Others who have participated in certain substantive aspects of the manuscript but without intellectual input should only be recognized in the acknowledgements section of the manuscript. Also, one of the authors should be selected as the corresponding author to communicate with the journal and approve the final version of the manuscript for publication in the LJMR.
Peer-review Policy
- All the manuscripts submitted to LJMR will be subjected to the double-blinded peer-review process;
- The manuscript will be reviewed by two suitable experts in the respective subject area.
- Reports of all the reviewers will be considered while deciding on acceptance/revision or rejection of a manuscript.
- Editor-In-Chief will make the final decision, based on the reviewer’s comments.

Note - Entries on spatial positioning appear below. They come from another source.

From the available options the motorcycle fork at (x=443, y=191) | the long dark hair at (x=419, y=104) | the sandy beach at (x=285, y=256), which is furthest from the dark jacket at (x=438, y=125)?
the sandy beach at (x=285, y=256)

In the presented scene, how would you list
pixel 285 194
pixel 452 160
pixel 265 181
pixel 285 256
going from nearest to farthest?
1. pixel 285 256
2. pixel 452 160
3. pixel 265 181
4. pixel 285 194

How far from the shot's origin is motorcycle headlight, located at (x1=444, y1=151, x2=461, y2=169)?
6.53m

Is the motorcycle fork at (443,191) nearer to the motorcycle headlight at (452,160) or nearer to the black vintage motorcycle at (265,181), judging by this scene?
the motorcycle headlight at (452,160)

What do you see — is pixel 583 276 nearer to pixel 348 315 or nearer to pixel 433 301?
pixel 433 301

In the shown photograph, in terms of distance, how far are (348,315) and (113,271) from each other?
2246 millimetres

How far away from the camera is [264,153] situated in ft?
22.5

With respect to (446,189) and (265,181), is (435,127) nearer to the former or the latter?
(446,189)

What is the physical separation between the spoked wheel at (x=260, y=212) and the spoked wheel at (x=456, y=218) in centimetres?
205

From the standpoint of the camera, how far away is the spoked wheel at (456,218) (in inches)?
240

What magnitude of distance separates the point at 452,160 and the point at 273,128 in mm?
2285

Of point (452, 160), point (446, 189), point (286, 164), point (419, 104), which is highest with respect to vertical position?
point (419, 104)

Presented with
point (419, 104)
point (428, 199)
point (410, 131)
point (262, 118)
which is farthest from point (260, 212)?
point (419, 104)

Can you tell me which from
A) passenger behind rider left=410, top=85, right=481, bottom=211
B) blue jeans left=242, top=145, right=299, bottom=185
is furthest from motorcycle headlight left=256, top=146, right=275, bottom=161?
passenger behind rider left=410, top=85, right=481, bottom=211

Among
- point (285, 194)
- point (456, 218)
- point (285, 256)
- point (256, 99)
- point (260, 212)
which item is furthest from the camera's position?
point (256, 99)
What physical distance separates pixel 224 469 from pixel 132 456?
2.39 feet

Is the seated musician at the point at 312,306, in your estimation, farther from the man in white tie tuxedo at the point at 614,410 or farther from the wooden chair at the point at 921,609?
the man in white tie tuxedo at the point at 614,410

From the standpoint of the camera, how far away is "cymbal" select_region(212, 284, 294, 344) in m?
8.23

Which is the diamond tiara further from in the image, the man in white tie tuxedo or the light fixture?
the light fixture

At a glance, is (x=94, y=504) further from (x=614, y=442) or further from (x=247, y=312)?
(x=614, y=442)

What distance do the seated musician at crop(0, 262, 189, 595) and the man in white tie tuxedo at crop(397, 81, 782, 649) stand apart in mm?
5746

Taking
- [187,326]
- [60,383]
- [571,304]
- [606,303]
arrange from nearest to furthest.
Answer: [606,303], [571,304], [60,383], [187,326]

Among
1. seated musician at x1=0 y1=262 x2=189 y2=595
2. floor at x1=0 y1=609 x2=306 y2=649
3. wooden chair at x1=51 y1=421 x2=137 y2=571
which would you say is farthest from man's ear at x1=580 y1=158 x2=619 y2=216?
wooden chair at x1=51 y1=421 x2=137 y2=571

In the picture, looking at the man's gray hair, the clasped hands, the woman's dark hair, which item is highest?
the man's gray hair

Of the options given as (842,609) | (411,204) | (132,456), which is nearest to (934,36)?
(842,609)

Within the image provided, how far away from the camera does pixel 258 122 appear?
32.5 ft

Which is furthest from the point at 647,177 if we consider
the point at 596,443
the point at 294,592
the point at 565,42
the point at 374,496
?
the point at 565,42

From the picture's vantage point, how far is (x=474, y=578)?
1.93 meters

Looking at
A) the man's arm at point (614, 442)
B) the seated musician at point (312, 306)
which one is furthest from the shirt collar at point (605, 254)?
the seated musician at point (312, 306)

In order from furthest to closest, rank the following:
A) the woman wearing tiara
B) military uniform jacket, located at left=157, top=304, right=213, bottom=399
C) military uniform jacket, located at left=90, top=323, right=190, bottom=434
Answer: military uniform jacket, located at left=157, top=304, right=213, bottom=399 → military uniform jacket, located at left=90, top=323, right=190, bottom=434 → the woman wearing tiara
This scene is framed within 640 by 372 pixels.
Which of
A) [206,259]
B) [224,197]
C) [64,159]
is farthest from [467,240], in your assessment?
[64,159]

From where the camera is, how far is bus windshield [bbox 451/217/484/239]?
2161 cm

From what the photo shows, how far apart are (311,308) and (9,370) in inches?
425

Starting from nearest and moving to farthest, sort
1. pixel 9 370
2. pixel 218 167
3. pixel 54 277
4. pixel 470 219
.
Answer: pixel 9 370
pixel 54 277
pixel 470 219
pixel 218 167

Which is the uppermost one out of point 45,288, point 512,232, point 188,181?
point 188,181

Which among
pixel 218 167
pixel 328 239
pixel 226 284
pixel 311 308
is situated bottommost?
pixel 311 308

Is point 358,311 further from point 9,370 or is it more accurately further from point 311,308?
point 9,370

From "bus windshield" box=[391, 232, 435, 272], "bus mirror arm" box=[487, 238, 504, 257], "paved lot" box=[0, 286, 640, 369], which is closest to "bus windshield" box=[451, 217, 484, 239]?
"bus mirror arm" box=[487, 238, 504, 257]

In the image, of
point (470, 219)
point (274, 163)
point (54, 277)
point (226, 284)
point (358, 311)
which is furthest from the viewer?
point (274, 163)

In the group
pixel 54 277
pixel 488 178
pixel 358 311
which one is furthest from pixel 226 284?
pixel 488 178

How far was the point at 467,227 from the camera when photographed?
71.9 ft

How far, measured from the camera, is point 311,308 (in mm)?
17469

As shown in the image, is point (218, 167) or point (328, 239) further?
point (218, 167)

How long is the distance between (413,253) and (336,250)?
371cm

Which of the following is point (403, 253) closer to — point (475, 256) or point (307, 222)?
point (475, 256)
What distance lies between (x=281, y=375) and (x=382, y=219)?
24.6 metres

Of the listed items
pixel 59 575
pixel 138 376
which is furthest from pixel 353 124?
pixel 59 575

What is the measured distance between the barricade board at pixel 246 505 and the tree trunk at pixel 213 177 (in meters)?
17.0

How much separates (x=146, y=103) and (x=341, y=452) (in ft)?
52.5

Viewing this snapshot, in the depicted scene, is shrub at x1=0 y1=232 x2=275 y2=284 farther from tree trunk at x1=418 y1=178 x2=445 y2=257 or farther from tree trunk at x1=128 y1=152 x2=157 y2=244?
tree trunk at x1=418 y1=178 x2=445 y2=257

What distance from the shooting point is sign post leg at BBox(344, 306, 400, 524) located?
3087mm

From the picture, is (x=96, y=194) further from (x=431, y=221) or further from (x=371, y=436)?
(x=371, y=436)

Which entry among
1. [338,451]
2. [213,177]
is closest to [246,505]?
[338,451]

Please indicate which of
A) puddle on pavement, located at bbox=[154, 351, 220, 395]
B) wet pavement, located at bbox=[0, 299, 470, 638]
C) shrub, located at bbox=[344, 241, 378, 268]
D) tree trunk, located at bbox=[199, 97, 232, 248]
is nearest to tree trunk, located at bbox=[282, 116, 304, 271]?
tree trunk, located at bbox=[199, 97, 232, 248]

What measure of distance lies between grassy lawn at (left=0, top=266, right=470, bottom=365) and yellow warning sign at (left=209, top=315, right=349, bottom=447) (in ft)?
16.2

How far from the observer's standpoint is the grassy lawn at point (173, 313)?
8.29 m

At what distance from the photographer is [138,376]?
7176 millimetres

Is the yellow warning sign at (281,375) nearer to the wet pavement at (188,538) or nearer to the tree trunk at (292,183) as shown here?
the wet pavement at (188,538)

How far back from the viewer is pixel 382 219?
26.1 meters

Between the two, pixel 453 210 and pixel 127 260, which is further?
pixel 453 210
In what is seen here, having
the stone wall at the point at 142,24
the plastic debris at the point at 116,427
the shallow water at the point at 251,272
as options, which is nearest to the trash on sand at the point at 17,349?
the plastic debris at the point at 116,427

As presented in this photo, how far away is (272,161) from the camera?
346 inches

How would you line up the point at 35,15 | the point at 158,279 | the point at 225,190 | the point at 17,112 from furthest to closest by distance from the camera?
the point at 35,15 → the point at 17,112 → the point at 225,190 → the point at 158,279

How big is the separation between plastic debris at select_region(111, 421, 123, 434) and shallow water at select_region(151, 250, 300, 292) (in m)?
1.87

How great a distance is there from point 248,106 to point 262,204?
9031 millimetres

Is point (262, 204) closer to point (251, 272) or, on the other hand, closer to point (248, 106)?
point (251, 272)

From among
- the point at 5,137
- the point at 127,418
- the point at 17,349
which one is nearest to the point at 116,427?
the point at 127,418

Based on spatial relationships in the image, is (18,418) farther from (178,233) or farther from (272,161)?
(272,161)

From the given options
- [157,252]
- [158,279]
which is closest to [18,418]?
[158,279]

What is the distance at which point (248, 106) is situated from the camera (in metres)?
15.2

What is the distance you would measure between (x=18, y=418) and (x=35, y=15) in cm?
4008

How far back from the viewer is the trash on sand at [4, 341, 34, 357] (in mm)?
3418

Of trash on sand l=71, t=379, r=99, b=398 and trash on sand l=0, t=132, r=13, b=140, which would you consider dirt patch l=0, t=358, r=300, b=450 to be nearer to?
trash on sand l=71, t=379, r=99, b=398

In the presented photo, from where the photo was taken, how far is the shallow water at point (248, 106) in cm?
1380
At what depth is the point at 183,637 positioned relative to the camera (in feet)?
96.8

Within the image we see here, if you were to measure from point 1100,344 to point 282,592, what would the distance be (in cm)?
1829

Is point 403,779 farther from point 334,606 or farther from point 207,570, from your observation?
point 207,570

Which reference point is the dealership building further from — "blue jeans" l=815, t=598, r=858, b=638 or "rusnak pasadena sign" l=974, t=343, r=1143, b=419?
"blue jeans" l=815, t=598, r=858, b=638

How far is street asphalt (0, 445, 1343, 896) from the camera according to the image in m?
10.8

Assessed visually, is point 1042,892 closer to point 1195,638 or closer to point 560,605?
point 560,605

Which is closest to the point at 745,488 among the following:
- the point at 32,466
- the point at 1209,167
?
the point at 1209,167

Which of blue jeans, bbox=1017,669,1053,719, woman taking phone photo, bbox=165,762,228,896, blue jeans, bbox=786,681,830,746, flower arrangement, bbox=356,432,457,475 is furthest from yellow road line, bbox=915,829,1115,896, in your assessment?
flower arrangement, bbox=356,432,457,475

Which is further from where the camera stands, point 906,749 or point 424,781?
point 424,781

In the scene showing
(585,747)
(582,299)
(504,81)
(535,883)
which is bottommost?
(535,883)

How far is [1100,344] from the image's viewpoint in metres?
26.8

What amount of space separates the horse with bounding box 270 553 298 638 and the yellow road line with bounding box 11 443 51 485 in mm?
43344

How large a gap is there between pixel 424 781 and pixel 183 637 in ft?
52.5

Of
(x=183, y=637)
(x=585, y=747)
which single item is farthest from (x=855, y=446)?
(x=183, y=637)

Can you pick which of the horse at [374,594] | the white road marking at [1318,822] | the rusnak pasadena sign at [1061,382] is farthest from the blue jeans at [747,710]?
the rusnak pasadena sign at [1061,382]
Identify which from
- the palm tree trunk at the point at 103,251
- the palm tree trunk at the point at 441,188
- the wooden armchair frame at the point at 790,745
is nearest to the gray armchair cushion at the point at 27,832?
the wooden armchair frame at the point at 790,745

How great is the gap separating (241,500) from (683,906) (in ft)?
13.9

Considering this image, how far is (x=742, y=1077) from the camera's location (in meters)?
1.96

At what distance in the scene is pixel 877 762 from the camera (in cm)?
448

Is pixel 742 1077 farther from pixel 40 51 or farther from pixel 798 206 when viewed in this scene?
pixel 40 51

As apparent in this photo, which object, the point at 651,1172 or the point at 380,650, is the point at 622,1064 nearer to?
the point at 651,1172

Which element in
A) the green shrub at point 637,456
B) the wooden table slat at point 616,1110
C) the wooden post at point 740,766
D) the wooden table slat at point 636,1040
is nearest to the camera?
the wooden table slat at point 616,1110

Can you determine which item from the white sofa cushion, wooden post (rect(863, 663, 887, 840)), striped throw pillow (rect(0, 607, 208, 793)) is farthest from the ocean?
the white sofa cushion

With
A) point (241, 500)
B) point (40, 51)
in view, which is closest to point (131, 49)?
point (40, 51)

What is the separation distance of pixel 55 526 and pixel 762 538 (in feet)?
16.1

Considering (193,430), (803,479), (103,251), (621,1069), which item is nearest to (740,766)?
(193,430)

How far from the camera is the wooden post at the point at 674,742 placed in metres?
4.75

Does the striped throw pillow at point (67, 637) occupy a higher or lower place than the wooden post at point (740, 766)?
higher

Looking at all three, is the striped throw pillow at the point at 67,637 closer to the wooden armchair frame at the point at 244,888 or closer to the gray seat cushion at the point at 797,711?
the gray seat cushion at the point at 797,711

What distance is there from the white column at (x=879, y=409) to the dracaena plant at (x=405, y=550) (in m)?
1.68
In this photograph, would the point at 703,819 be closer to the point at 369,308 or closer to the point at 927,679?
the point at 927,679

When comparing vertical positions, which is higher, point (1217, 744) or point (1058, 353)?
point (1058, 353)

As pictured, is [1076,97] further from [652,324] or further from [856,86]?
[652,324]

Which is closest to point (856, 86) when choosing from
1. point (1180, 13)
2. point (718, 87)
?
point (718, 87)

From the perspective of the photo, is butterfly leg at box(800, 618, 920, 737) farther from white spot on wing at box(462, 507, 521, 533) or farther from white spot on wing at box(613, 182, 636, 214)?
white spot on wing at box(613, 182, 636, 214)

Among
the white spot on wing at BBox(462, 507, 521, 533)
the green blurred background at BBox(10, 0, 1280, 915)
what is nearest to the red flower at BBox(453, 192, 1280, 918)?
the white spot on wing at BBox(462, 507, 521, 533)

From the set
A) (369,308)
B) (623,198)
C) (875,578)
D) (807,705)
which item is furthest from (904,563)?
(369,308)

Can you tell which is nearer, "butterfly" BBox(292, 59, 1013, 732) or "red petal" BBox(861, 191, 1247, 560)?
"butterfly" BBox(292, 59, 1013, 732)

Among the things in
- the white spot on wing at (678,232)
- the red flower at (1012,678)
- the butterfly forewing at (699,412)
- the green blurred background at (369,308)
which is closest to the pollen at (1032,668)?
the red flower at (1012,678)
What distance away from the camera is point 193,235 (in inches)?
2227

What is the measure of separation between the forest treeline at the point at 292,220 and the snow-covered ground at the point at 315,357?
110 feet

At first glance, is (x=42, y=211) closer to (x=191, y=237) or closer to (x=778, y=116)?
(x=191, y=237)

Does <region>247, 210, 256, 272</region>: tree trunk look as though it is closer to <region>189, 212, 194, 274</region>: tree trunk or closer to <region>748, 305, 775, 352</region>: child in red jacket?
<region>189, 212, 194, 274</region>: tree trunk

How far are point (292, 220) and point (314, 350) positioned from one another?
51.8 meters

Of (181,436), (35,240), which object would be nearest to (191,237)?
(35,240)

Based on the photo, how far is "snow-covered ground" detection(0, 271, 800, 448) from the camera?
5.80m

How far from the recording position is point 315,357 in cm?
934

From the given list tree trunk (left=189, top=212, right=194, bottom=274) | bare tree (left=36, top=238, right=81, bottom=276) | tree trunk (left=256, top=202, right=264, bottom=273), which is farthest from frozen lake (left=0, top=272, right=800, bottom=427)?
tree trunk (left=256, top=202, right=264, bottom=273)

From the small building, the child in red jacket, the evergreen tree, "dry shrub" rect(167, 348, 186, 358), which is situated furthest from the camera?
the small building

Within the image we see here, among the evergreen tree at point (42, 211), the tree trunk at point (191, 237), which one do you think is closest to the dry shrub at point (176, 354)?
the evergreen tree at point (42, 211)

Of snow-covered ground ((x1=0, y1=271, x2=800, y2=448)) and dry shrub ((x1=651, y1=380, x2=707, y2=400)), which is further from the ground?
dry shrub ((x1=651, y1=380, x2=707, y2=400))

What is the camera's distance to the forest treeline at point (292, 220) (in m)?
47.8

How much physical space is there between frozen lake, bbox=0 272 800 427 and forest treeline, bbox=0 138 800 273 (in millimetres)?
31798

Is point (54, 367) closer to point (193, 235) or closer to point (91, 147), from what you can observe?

- Editor-In-Chief can ask one or more advisory board members for their suggestions upon a manuscript, before making the final decision.
- Associate editor and review editors provide administrative support to maintain the integrity of the peer-review process.
- In case, authors challenge the editor’s negative decision with suitable arguments, the manuscript can be sent to one more reviewer and the final decision will be made based upon his recommendations.